* DER LESETEXT

Nach außen ist sie das kaum, da gebe ich Ihnen Recht. Aber Veränderungen müssen von innen nach außen wirken. Es hat sich eine Menge getan, es herrscht hier eine andere Fehlerkultur. Und Bürgerbeteiligungsformate sind inzwischen eine Selbstverständlichkeit für diese Verwaltung.

Fällt Ihnen letztlich doch auf die Füße, dass Sie parteilos sind und nicht Mitglied Ihrer Unterstützer, den Grünen oder der CDU?

Es ist Vor- und Nachteil zugleich. Das wusste ich aber von Anfang an.

Wie ist denn die Zusammenarbeit mit dem Bündnis aktuell?

Vertrauensvoll und gut.

Das Bild zeigt eine Ansicht vom Kölner Neumarkt, aufgenommen von einem benachbarten Haus.

Tunnel oder nicht am Neumarkt: Oberbürgermeisterin Reker glaubt, dass die Grünen doch noch ihre Ablehnung zum Tunnel verändern.

Ein Spannungsthema im Bündnis ist und bleibt der Verkehr und es kommt auch darauf an, wie Sie sich positionieren.

Beim Tunnel auf der Ost-West-Achse habe ich das getan, ich bin dafür.

Das ist die größte Entscheidung, die in den nächsten Jahren in dieser Stadt ansteht. Eine große Mehrheit, die Sie sich wünschen, wird es dafür nicht geben.

Meinen Sie? Wenn die großen und langen Bahnen tatsächlich mal am Neumarkt stehen, traue ich den Grünen zu, ihre Meinungen zu ändern.

(Zeilen aus einer Sammlung)
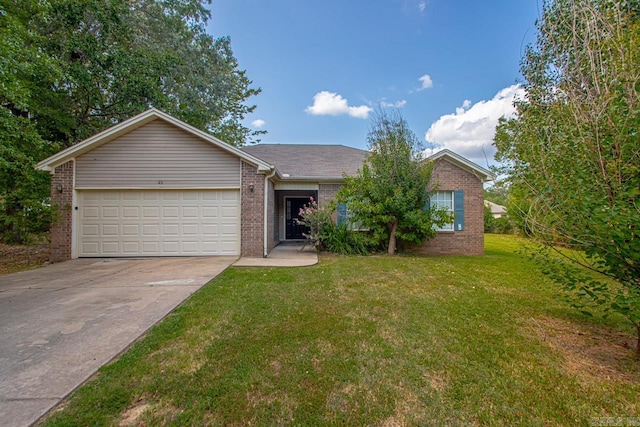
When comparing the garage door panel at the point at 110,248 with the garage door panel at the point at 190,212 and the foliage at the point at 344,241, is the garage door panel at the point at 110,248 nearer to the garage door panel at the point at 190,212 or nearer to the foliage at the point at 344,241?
the garage door panel at the point at 190,212

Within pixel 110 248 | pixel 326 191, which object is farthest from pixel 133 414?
pixel 326 191

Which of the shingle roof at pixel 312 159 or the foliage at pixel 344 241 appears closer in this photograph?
the foliage at pixel 344 241

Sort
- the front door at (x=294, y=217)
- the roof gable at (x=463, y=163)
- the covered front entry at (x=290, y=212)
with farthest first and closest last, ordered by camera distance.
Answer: the front door at (x=294, y=217) < the covered front entry at (x=290, y=212) < the roof gable at (x=463, y=163)

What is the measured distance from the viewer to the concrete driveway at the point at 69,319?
7.41 ft

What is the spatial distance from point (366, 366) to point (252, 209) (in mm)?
6733

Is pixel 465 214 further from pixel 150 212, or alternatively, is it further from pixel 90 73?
pixel 90 73

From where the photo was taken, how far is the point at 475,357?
9.29ft

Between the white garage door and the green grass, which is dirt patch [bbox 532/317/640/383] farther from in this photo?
the white garage door

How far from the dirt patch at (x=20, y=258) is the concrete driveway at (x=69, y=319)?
4.42 feet

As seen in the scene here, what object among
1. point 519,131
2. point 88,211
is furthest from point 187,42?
point 519,131

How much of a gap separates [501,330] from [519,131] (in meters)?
2.86

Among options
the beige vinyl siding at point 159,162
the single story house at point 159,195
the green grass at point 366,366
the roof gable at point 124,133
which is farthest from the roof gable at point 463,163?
the beige vinyl siding at point 159,162

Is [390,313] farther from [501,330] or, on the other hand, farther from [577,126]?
[577,126]

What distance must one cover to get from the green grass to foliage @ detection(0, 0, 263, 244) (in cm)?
749
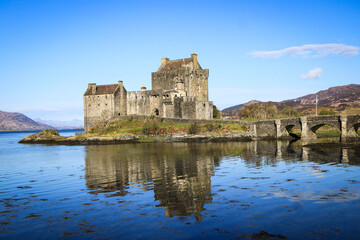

* DIE AUFGABE
Schreibe aus dem Interview die Stelle von „Fällt Ihnen letztlich“ bis einschließlich „Sie sich positionieren.“ wortgetreu ab.

* ANTWORTBEREICH
Fällt Ihnen letztlich doch auf die Füße, dass Sie parteilos sind und nicht Mitglied Ihrer Unterstützer, den Grünen oder der CDU?

Es ist Vor- und Nachteil zugleich. Das wusste ich aber von Anfang an.

Wie ist denn die Zusammenarbeit mit dem Bündnis aktuell?

Vertrauensvoll und gut.

Das Bild zeigt eine Ansicht vom Kölner Neumarkt, aufgenommen von einem benachbarten Haus.

Tunnel oder nicht am Neumarkt: Oberbürgermeisterin Reker glaubt, dass die Grünen doch noch ihre Ablehnung zum Tunnel verändern.

Ein Spannungsthema im Bündnis ist und bleibt der Verkehr und es kommt auch darauf an, wie Sie sich positionieren.